Jon Hurwitz, Josh Heald, and Hayden Schlossberg are riding high right now. "Cobra Kai," their dramatic-comedic update of the "Karate Kid" movies, is a hit, with its recently-released 5th season topping 100 million hours viewed in its first week. Given the boon their show has provided for Netflix, it is no surprise that the trio already has the greenlight for two other big-ticket projects. Heald, Hurwitz, and Schlossberg are already in production for the military comedy series "Obliterated" (via Deadline).

They are also giving us permission to keep indulging our collective 1980s nostalgia.

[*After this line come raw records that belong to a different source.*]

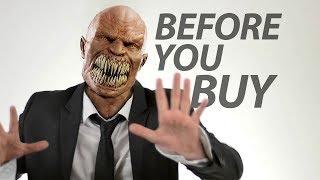 Mortal Kombat 11 - Before You Buy (Video Game Video Review)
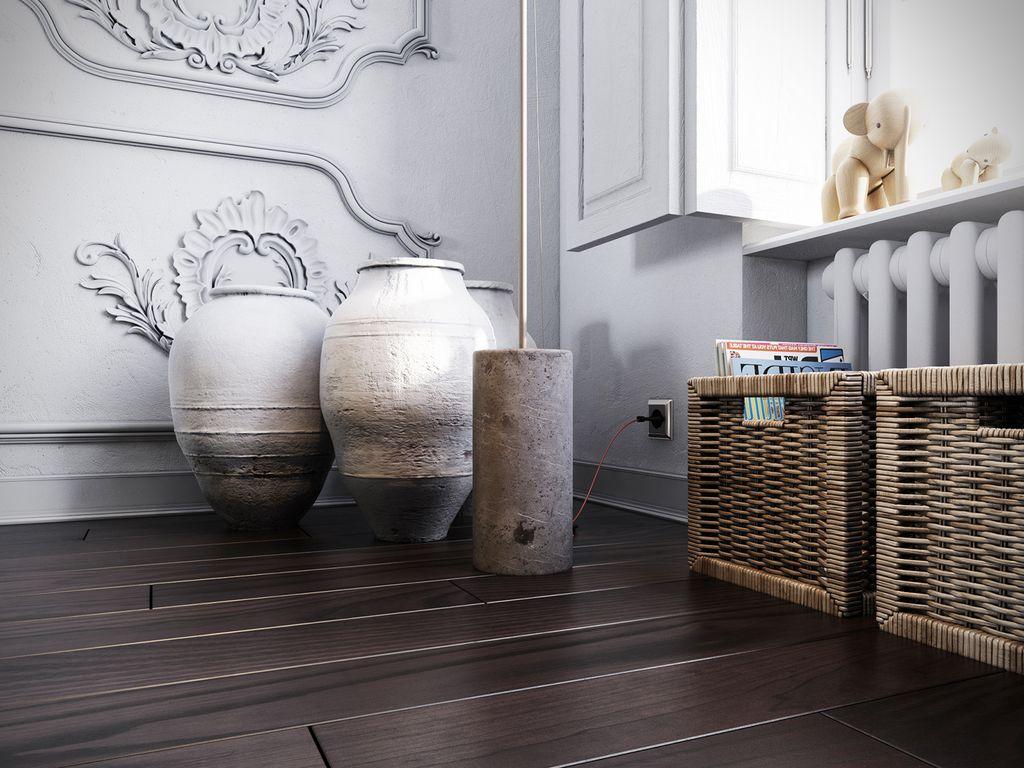 Classic livingroom-8.jpg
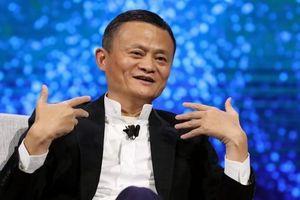 Nghỉ hưu sớm ở tuổi 55, Jack Ma vẫn là tỷ phú giàu nhất Trung Quốc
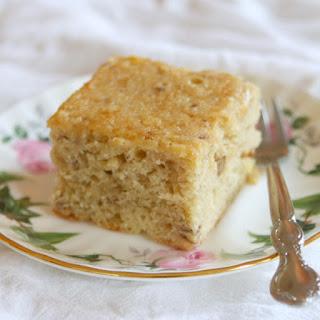 Chickpea Flour Banana Cake (Gluten-Free)
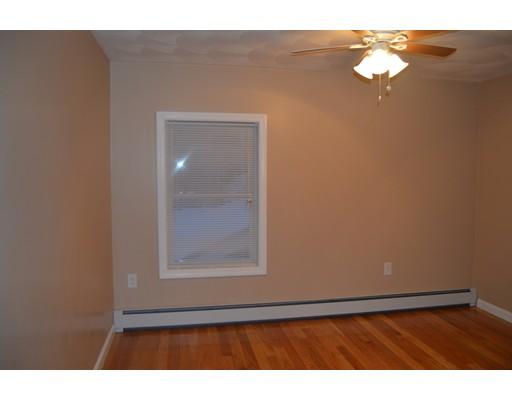 Medford Apartments-tazar.com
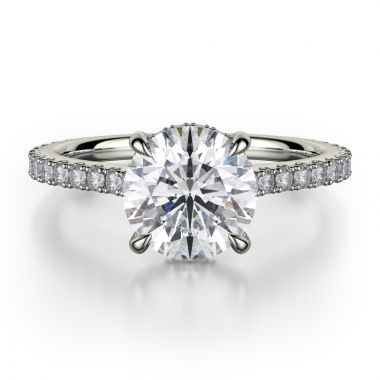 Michael M 18k White Gold Crown Engagement Ring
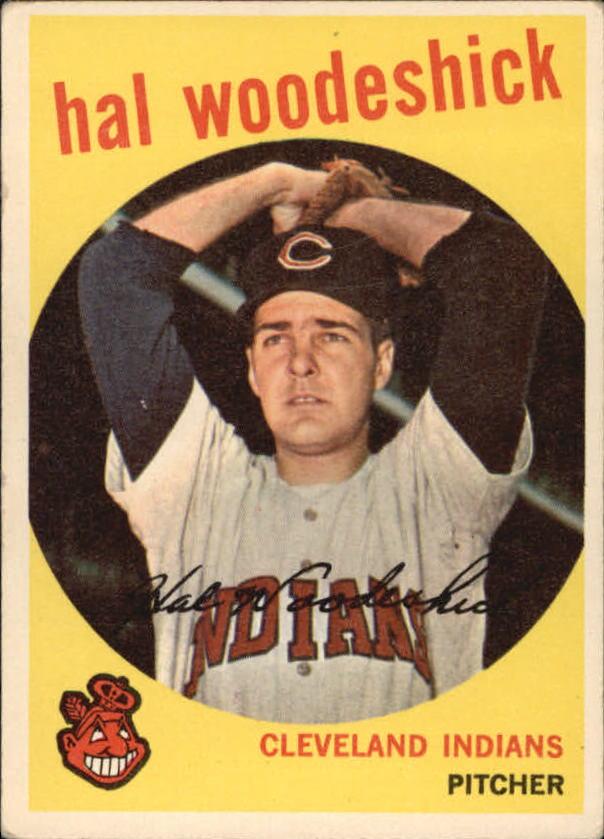 1959 Topps #106 Hal Woodeshick RC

In August it was announced that Schlossberg, Heald, and Hurwitz would be helming a series called "Sam and Victor's Day Off." As the title implies, this is a spin-off of the beloved 1986 comedy "Ferris Bueller's Day Off," and will follow the two valets who we briefly see taking Cameron's (Alan Ruck) father's prized classic Ferrari out for a joyride.

Of course, like "The Karate Kid," "Ferris Bueller's Day Off" is one of the most iconic movies of the 1980s. In a recent interview, the three showrunners delved deeper into why, more than 30 years later, they felt the world needed a spin-off of the classic film.

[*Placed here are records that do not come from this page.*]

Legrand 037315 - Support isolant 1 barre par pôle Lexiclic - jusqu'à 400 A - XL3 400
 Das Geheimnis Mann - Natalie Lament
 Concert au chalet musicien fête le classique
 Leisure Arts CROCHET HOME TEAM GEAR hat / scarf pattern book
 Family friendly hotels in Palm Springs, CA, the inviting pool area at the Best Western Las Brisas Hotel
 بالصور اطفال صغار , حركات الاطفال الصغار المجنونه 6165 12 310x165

Sam and Victor's Day Off will provide a new take on the Ferris Bueller story

When Variety's Jordan Moreau asked the three showrunners whether they would be approaching "Sam and Victor" in the same way they did "Cobra Kai," Jon Hurwitz answered both in the affirmative and thoroughly. After affirming that all three of them were profoundly shaped by the movies of the '80s, he elaborated further on this point.

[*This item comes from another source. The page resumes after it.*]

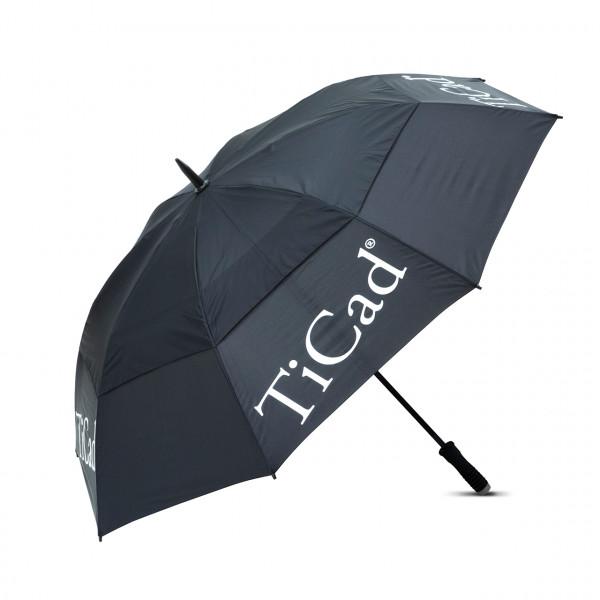 TiCad Golfschirm Windbuster XXL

"We love side journeys," he said. "In 'Ferris Bueller,' there's this great wish fulfillment happening with these two valets, who take this amazing Ferrari on the ultimate joyride." But Hurwitz also said that, while in the movie we only see the two of them taking the car airborne over a hill in Chicago, their actions — and even their very existence — raise a heap of questions that remain unanswered in the original film.

Hurwitz said that he and Schlossberg and Heald wanted to ask what was going on in Sam and Victor's lives, particularly contrasted with Ferris' (Matthew Broderick) privileged, relatively sheltered suburban existence. Following that thread, it appears, provided fuel for originality.

"What may have led to them needing that car, wanting that car and taking it?" Hurwitz asked. "When you begin to unravel all the threads, it sparked a lot of ideas. We're excited to tell a very different story that takes place in Chicago on that day that's not trying to retread 'Ferris Bueller's Day Off.'"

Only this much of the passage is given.